With an impeccable culinary background encompassing The Zetter Group, The Goring, The Capital Hotel, Petrus and Claridges, London born, bred and based Chef Ben Boeynaems joined The Beaumont just before lock-down, bringing a light and contemporary approach to The Colony's transatlantic menus.
The seasonality, sustainability and flavour of the ingredients he works with are of paramount importance to him and he has brought together an exciting roster of suppliers, producers and growers, from small farms to Elephant & Castle-based Crate to Plate, who grow nutrient dense, sustainable, chemical and pesticide-free lettuces especially for The Colony.
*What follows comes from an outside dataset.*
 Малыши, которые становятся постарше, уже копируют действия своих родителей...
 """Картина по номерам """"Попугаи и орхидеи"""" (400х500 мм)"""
He hand-selects the restaurant's British beef for the best fat content and marbling, and matures it in the restaurant's own salt maturing chamber for at least 42 days.
The Colony's wine list is compiled with passion, offering carefully chosen bottles that encompass the world's principal grape varieties and wine regions. The Northern Hemisphere selection is the strongest, with the USA and classic European regions predominating. Appropriately, many of the wines have been especially picked to match grilled meats.
The by-the-glass selection is noteworthy: 54 wines offered, including fine wines rarely available by the glass, in perfect condition, ensured by Coravin.
Sommelier, Giorgio Scavarelli, a native of Piedmont and lover of Nebbiolo, is on hand to make suggestions.